5 juin 2009

Une femme partage son expérience d'avortement

La Presse:

J'ai 28 ans, résidante du Québec. Je suis la maman d'un extraordinaire petit garçon de 2 ans. Il est en pleine santé, tout comme mon conjoint et moi. Il y a cinq mois, j'ai rendu visite au Dr Tiller.

(...)

À 25 semaines de gestation, ces spécialistes nous ont offert plusieurs solutions. Toutefois, la solution que nous avons privilégiée unanimement, mon conjoint et moi, se trouvait ailleurs, un peu plus loin. Nous sommes une famille jeune, mon conjoint a 26 ans. Nous avons la vie devant nous. Nous avons des aspirations professionnelles, des projets de vie et de voyages plein la tête. Nous gérons deux belles carrières. Nous ne souhaitions pas que notre vie «s'arrête» maintenant.

Ça paraît difficile à croire et c'est triste à dire, mais de par les malformations physiques présentes dans le foetus, cet enfant n'aurait pas ressemblé à un être humain «normal» et le pronostic neurologique était très pessimiste. Je sais trop bien qu'aucune garderie n'aurait accepté cet enfant et que cela ne signifie pas seulement un congé de maternité d'un an, mais un arrêt de travail de l'un de nous deux.
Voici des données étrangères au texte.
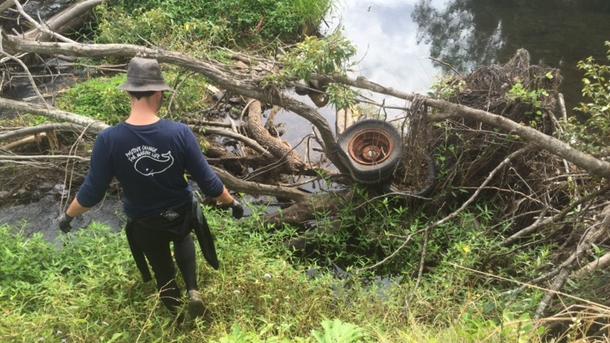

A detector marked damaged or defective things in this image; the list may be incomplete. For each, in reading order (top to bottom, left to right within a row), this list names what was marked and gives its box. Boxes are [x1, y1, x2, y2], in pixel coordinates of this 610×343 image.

rusty wheel rim [344, 130, 392, 166]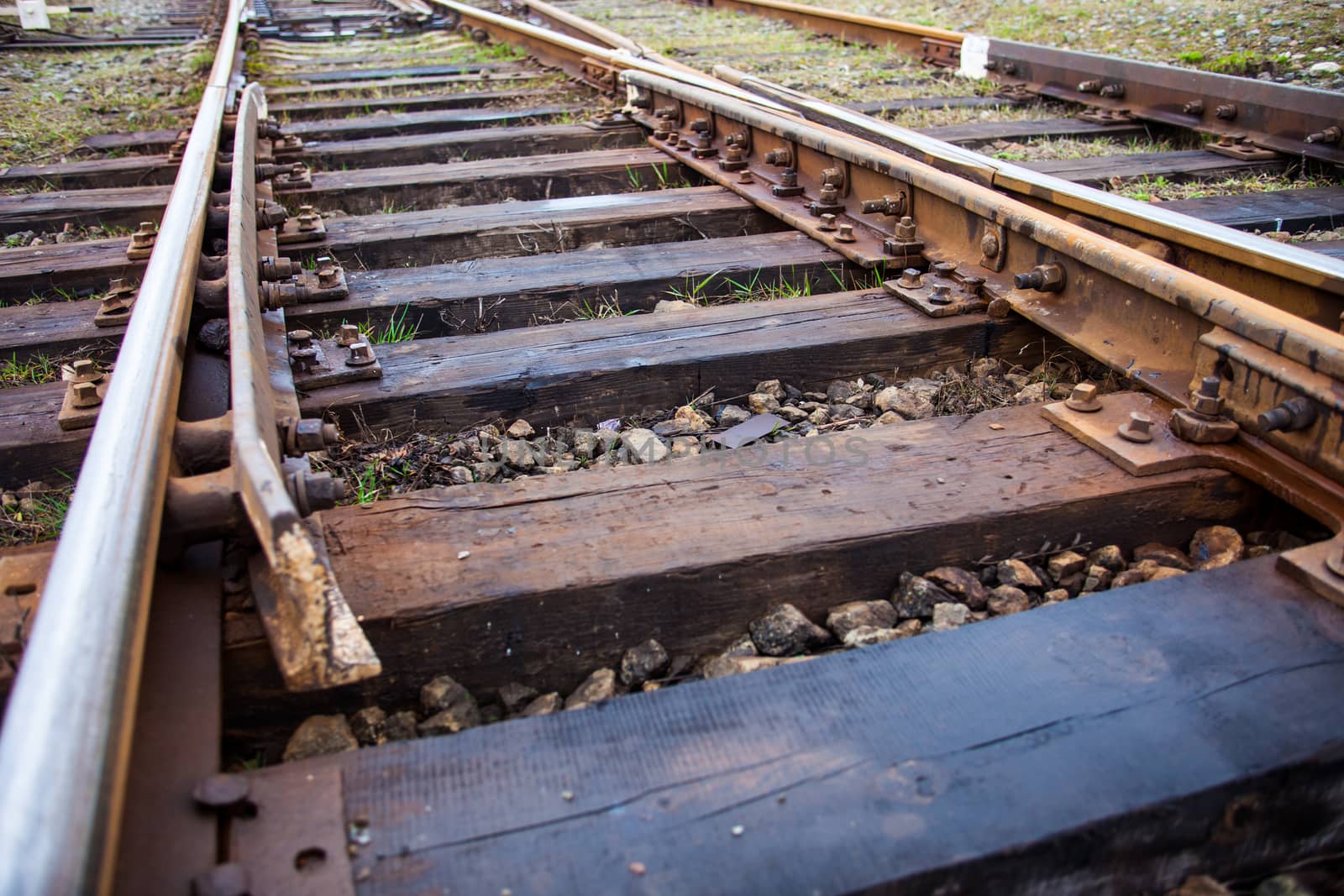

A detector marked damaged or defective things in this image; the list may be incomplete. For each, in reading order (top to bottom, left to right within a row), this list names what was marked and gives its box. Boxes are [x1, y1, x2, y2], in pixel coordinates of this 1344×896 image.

rusty steel rail [0, 0, 244, 887]
rusty steel rail [679, 0, 1344, 165]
Bref, d'énormes sacrifices.

J'affirme ouvertement que je ne suis pas «faite» pour être «aidante naturelle». Cet être aurait souffert énormément, car plusieurs chirurgies étaient déjà planifiées au moment de sa naissance.



Et puis...si les problèmes du bébé auraient été découverts à la naissance. Est-ce qu'ils auraient fait des sacrifices?
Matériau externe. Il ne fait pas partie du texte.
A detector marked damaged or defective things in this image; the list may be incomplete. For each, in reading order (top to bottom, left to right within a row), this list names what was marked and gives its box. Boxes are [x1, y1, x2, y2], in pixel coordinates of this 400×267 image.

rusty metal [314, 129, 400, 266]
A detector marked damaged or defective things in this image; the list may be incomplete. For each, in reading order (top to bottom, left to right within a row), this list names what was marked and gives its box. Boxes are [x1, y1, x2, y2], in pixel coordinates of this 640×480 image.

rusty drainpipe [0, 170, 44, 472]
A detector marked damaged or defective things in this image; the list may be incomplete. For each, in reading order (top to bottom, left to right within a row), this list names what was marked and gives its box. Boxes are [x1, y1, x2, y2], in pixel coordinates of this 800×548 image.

Quel est le message que cet article véhicule?

Qu'un enfant handicappé met fin à la vie.

Que la parentalité ne devrait pas nécessiter des sacrifices trop énormes.

Que la carrière est plus important que l'enfant.

Donc, comme les parents allaient souffrir, il faut que l'enfant en paye le prix.

Voilà la culture de la mort, en somme.